Morgan: Are gun 'facts' off target?

Much of what passes for ancient and infallible wisdom comes from oral history traditions, some credited to "old wives."

"They" insisted that eating within an hour before swimming increases the risk of muscle cramps or drowning, That theory has been disproved.

Eating crusts would curl your hair. Not. Throwing salt over your left shoulder would banish the devil that sits on it. Oh, I wish. Hair and nails grow after death; no, they don’t. Sleepwalkers can be harmed if awakened. Not so.

History is rife with misrepresentations and misconceptions that facts belie, but it’s so easy to just keep the tales going because the truth takes a little work and the fables are more fun. I checked Wikipedia and found a well-documented wealth of myths widely held to be truthful but now known to be false.

For instance, what caused the Great Chicago Fire of 1871? I know the answer: Mrs. O’Leary’s cow kicked over a lantern. No, that was just some newspaperman trying to enhance his copy without a speck of truth. George Washington had wooden teeth, didn’t he? Nope. His teeth were made of gold, lead, hippopotamus ivory, and human, horse and donkey teeth.

# DATA EXTRACT
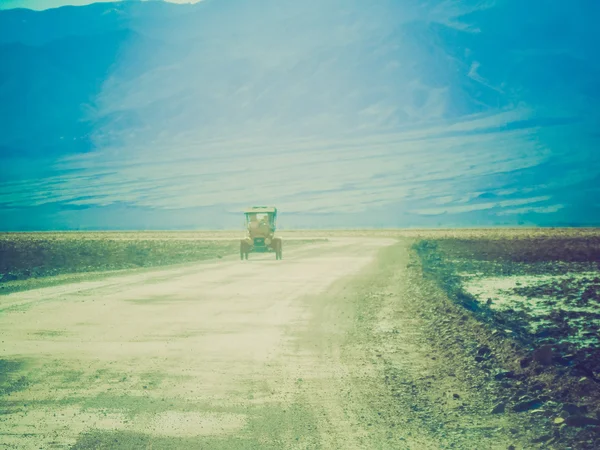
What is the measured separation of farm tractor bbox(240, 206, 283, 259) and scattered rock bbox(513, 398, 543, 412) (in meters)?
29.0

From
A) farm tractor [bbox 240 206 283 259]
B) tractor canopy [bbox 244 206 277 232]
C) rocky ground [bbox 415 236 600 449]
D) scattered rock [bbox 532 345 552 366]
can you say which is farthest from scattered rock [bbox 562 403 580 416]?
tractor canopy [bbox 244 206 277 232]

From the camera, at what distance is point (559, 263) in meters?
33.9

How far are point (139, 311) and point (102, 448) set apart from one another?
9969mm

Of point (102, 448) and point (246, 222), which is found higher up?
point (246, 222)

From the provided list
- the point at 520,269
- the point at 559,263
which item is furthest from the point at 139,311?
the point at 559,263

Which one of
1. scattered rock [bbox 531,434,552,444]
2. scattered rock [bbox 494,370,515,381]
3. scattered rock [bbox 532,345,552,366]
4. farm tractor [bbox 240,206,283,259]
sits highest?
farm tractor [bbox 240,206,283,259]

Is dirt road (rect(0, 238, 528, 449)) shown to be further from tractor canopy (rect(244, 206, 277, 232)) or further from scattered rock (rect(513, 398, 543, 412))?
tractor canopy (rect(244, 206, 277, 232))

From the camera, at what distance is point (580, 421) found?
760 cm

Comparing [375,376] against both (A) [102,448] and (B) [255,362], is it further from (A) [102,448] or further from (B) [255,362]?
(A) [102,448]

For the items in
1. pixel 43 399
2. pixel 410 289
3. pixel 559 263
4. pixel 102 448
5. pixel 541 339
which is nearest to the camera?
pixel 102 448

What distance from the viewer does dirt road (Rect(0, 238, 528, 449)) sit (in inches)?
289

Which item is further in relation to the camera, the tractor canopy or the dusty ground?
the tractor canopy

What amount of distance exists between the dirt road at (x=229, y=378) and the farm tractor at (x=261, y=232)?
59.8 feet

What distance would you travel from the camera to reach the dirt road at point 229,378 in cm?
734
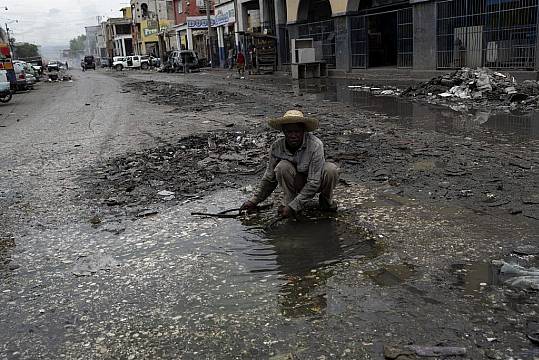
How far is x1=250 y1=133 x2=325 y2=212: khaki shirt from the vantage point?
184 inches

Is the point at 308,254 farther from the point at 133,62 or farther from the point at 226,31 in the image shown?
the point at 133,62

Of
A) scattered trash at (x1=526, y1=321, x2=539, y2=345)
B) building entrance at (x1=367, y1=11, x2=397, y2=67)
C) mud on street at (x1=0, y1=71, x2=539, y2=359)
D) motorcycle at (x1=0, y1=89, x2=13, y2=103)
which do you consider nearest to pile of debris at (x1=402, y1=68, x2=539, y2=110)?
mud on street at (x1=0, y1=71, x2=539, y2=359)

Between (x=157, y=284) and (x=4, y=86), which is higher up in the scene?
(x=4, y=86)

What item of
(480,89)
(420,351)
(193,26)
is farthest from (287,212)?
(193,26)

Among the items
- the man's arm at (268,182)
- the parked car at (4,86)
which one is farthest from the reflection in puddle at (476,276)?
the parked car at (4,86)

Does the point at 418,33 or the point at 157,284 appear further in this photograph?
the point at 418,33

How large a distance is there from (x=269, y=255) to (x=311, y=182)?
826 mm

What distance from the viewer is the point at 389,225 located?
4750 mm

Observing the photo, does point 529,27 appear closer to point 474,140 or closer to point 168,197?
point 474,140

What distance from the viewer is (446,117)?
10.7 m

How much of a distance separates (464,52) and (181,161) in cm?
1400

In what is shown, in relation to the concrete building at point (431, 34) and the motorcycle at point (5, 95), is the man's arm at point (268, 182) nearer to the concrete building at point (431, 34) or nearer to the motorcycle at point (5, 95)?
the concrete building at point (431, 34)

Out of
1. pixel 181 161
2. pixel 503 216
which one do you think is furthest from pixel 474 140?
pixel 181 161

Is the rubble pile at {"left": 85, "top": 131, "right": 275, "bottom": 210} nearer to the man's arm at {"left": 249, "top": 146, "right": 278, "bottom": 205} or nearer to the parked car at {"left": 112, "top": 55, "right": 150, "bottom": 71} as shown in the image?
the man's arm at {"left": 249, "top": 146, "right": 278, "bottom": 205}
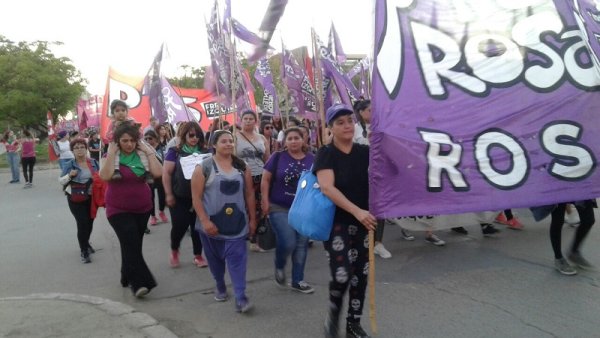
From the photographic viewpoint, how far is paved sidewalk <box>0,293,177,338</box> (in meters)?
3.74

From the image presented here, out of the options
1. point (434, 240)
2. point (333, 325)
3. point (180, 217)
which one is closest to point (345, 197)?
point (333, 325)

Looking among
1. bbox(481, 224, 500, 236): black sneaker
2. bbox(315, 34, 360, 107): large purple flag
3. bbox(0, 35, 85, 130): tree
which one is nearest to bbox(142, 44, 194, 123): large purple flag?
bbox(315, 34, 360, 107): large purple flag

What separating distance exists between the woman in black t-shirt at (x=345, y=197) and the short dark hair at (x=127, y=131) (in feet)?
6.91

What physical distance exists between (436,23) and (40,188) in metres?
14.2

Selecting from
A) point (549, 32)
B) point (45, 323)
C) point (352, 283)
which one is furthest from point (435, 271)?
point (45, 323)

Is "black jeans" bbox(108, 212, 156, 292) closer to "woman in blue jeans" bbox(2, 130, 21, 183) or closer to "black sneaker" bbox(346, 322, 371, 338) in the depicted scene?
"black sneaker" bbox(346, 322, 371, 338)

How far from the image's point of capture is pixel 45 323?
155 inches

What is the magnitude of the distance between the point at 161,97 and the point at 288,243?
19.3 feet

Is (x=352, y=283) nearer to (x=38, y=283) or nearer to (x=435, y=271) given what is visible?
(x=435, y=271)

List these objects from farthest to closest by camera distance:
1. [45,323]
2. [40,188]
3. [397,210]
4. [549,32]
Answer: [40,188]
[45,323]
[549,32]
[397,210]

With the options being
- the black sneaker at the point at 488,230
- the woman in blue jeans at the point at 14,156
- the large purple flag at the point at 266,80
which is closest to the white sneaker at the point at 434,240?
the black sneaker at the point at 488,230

==

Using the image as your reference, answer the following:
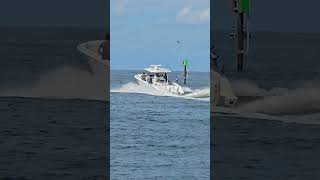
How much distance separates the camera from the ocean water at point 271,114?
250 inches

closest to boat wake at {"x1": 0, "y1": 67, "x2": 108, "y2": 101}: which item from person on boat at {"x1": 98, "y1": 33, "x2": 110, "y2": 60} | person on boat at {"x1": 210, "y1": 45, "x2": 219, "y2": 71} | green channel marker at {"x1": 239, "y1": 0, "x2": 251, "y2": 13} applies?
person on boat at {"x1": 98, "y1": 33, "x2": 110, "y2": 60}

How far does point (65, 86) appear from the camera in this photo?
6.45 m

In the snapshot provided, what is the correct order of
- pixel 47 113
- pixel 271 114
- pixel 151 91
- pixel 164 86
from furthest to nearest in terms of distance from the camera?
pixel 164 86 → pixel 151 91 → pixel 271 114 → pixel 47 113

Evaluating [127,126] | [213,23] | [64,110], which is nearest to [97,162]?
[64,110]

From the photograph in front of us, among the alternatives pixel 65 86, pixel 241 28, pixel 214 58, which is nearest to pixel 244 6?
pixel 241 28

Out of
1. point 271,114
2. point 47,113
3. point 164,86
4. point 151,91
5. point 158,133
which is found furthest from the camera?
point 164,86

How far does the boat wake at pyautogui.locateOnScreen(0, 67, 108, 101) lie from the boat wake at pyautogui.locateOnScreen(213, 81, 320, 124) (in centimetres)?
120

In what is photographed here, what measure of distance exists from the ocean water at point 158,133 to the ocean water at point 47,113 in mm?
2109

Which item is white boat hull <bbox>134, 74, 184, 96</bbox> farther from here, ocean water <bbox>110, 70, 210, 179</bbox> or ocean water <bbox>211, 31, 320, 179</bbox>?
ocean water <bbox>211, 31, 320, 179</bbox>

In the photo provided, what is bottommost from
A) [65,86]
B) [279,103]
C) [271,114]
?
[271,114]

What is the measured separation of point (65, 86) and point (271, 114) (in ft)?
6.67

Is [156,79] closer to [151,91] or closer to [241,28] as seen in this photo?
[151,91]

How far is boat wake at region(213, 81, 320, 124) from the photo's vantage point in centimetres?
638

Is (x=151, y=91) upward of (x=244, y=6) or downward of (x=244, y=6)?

# GOAL 1
Copy the column on old myths, starting with the words "For instance, what" and ending after "and donkey teeth.".
# GOAL 2
Write the next part of the column on old myths, picking up after its last sentence.
The material has nothing to do with this work.

# TASK RESPONSE 1
For instance, what caused the Great Chicago Fire of 1871? I know the answer: Mrs. O’Leary’s cow kicked over a lantern. No, that was just some newspaperman trying to enhance his copy without a speck of truth. George Washington had wooden teeth, didn’t he? Nope. His teeth were made of gold, lead, hippopotamus ivory, and human, horse and donkey teeth.

# TASK RESPONSE 2
Public schools still teach, I think, that the first thanksgiving in North America was in Plymouth Colony, but it was the Spaniards who marked the first thanksgiving in St. Augustine, Fla., in 1565. A 19th century writer, who long championed a national thanksgiving holiday, created the story of the Pilgrims in Plymouth Colony.

We all know — with certainty — the Declaration of Independence was signed July 4, 1776, but only the final language of the document was approved that day; it was printed and distributed on the Fourth and Fifth, and signed on Aug. 2, 1776.

Had that date been promulgated, it would make the story of Thomas Jefferson and John Adams dying simultaneously on July 4, 1826, a bit less interesting.

The Great Wall of China cannot be seen from outer space, contrary to what we think, and the Vikings did not wear horns on their helmets. Houseflies live 20-30 days, not just 24 hours. Sushi doesn’t mean raw fish, but rather soured or vinegar rice. Sunflowers don’t track the path of the sun across the sky. The sweat glands of dogs aren’t in their tongues but in the pads of their feet. Ostriches don’t hide their heads in the sand. Bulls are not enraged by the color red, only by the matador’s menacing moves.

Frankenstein isn’t the name of the monster in the novel or the films, but the last name of its fictional creator, Victor Frankenstein.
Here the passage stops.